Below are some entries. Return exactly the lines from the one with "Bastutermometer - RENTO, grön - 0" through the final line, leaving out any pictures.

[Stored items from a collection]
____________
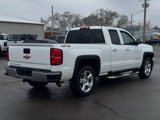 Used 2015 Chevrolet Silverado 1500 LT w/ LT Convenience Package image 5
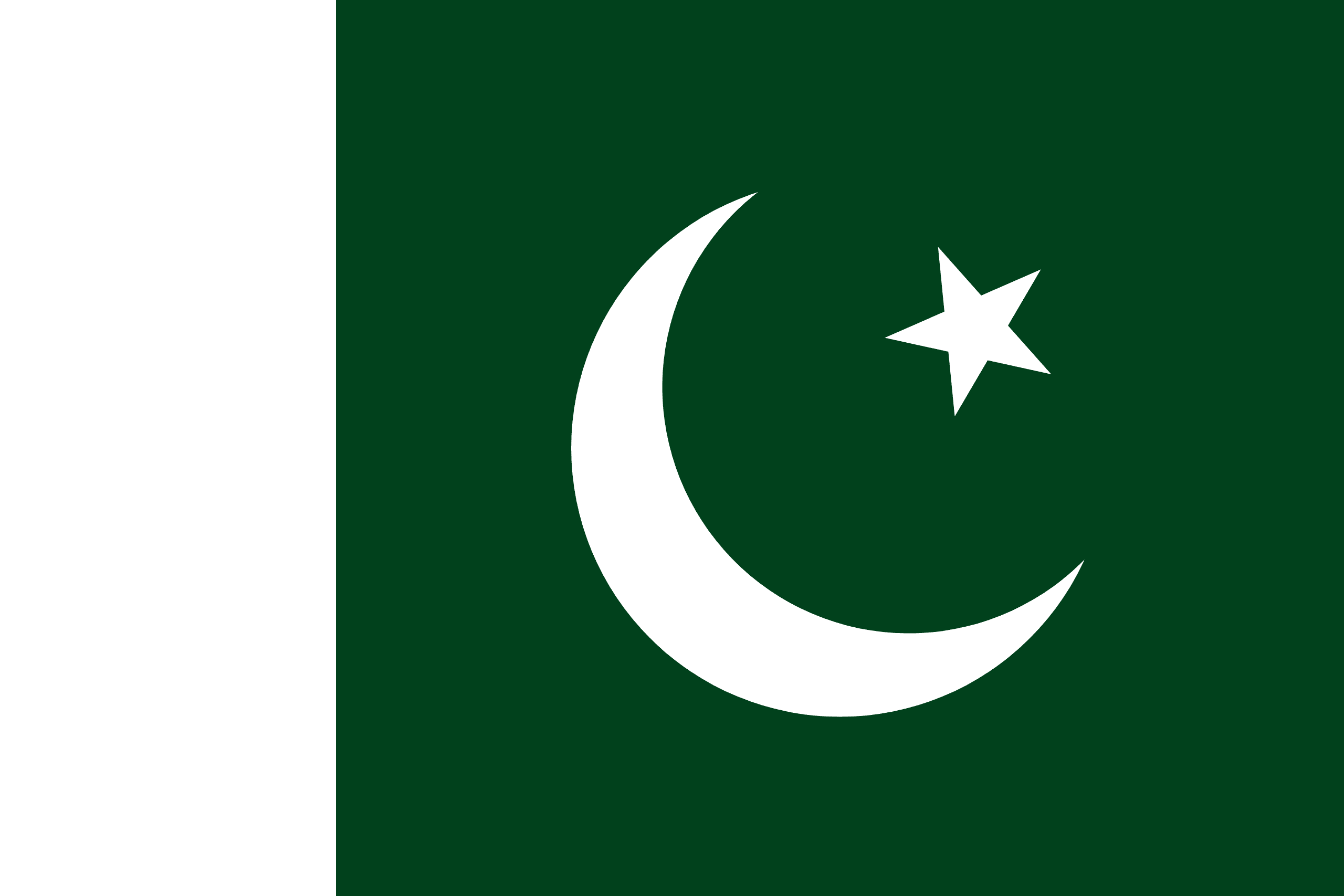 Flags of Asia trivia question image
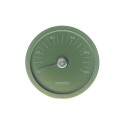 Bastutermometer - RENTO, grön - 0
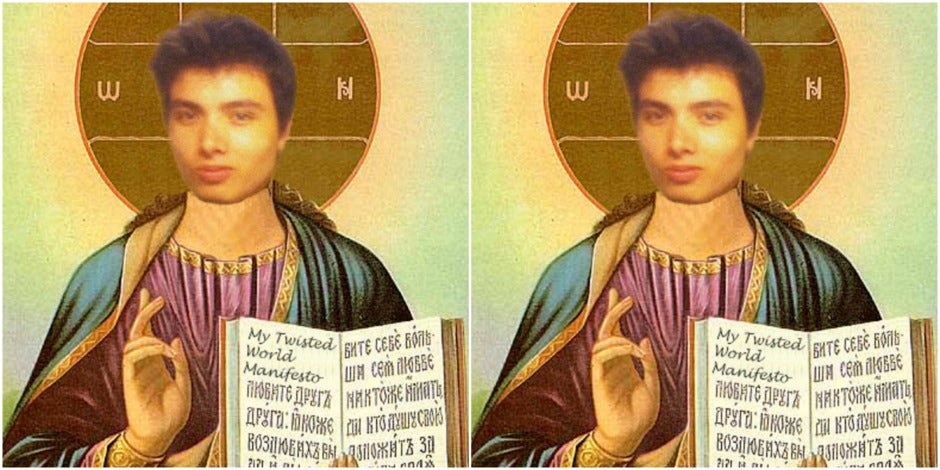What Is Saint Elliot's Day? Former UCSB Student Recalls Elliot Rodger's Mass Shooting & Questions Continuing Ideologies Of Male Supremacy What Is Saint Elliot's Day? Former UCSB Student Recalls Elliot Rodger's Mass Shooting & Questions Continuing Ideologies Of Male Supremacy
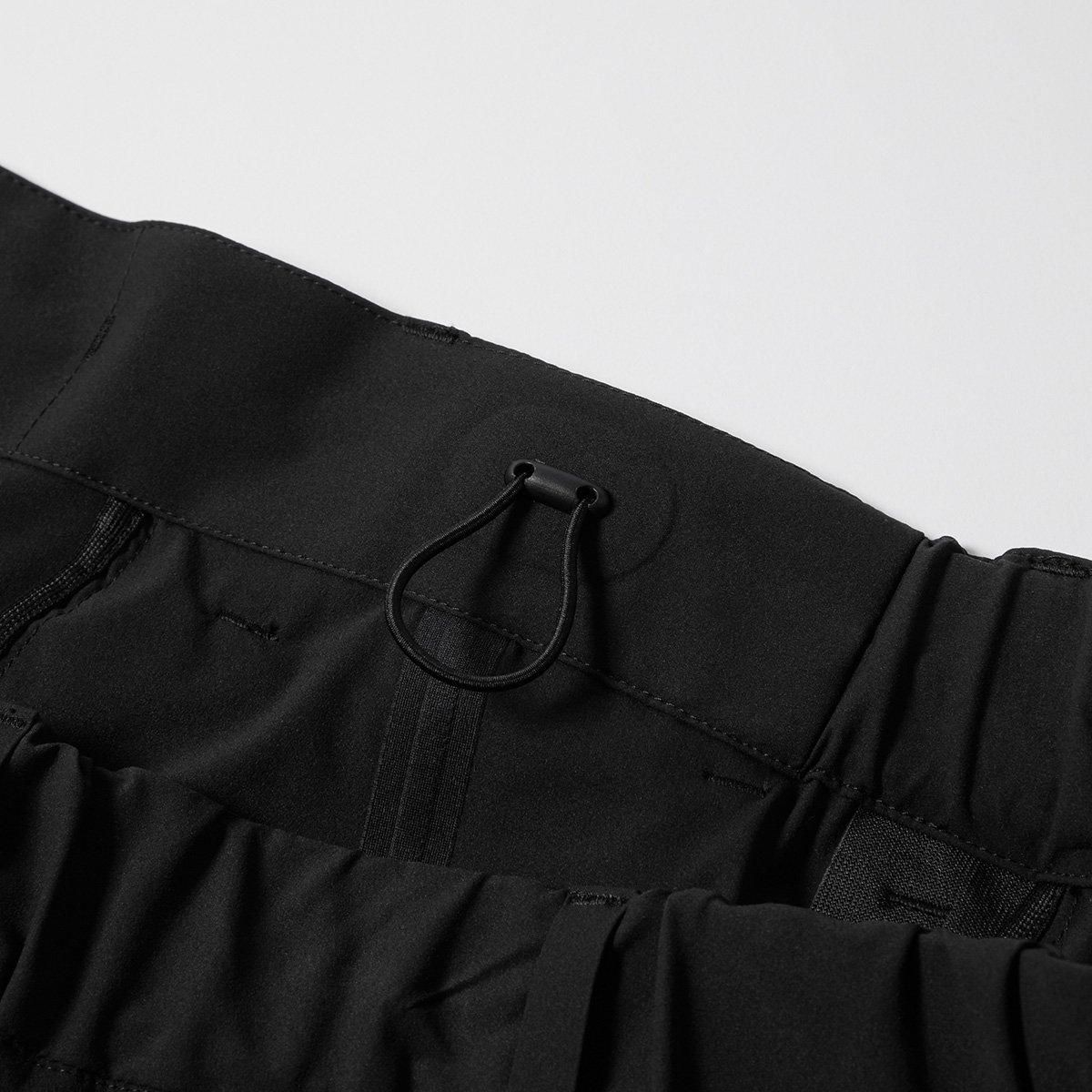 AIRFLOW WIDE CARGO PANTS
____________
§ **Response area**:
 Bastutermometer - RENTO, grön - 0
What Is Saint Elliot's Day? Former UCSB Student Recalls Elliot Rodger's Mass Shooting & Questions Continuing Ideologies Of Male Supremacy What Is Saint Elliot's Day? Former UCSB Student Recalls Elliot Rodger's Mass Shooting & Questions Continuing Ideologies Of Male Supremacy
 AIRFLOW WIDE CARGO PANTS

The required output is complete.